First-order system least squares finite-elements for singularly perturbed reaction-diffusion equations

TL;DR

This paper introduces a novel symmetric first-order-system least squares finite-element method for singularly perturbed reaction-diffusion equations, effectively capturing layer phenomena with proven stability and robustness.

Contribution

It develops a new FOSLS finite-element scheme with a balanced norm for better approximation of reaction-diffusion layers, including stability analysis and numerical validation.

Findings

Method is stable and coercive.

Achieves accurate approximation on layer-adapted meshes.
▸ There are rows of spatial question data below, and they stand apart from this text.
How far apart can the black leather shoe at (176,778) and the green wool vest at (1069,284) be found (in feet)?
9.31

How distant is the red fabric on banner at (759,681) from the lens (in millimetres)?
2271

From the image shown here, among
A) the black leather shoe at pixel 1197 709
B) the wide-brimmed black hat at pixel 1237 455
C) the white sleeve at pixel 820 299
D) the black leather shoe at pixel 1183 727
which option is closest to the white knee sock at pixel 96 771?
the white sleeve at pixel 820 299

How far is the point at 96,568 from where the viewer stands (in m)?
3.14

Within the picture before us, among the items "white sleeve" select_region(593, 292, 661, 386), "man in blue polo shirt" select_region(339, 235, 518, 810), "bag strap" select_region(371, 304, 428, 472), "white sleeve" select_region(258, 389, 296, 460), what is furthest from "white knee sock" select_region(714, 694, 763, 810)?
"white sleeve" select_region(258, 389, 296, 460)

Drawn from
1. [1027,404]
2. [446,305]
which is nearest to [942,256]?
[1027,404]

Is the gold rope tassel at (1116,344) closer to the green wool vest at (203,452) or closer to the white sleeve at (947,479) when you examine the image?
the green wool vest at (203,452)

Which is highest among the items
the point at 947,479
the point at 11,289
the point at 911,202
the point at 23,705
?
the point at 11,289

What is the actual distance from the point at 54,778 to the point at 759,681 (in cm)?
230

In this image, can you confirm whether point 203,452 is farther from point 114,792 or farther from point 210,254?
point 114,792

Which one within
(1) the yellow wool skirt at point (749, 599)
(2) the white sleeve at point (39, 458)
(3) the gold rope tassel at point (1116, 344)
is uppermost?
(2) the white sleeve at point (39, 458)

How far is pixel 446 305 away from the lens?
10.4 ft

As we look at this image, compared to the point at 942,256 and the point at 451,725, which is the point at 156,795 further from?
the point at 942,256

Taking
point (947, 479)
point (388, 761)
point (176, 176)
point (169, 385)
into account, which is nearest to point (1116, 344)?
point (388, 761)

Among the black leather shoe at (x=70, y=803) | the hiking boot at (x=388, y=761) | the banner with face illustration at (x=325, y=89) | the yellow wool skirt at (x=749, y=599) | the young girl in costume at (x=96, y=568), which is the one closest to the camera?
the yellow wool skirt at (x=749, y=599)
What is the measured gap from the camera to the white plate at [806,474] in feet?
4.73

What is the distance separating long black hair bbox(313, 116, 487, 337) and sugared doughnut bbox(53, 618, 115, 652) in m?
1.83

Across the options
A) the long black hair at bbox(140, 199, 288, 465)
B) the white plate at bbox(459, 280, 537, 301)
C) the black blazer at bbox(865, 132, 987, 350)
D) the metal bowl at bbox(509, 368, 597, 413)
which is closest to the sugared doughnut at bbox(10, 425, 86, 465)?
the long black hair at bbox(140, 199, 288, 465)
Numerical experiments confirm robustness and effectiveness.

Abstract

We propose a new first-order-system least squares (FOSLS) finite-element discretization for singularly perturbed reaction-diffusion equations. Solutions to such problems feature layer phenomena, and are ubiquitous in many areas of applied mathematics and modelling. There is a long history of the development of specialized numerical schemes for their accurate numerical approximation. We follow a well-established practice of employing a priori layer-adapted meshes, but with a novel finite-element method that yields a symmetric formulation while also inducing a so-called "balanced" norm. We prove continuity and coercivity of the FOSLS weak form, present a suitable piecewise uniform mesh, and report on the results of numerical experiments that demonstrate the accuracy and robustness of the method.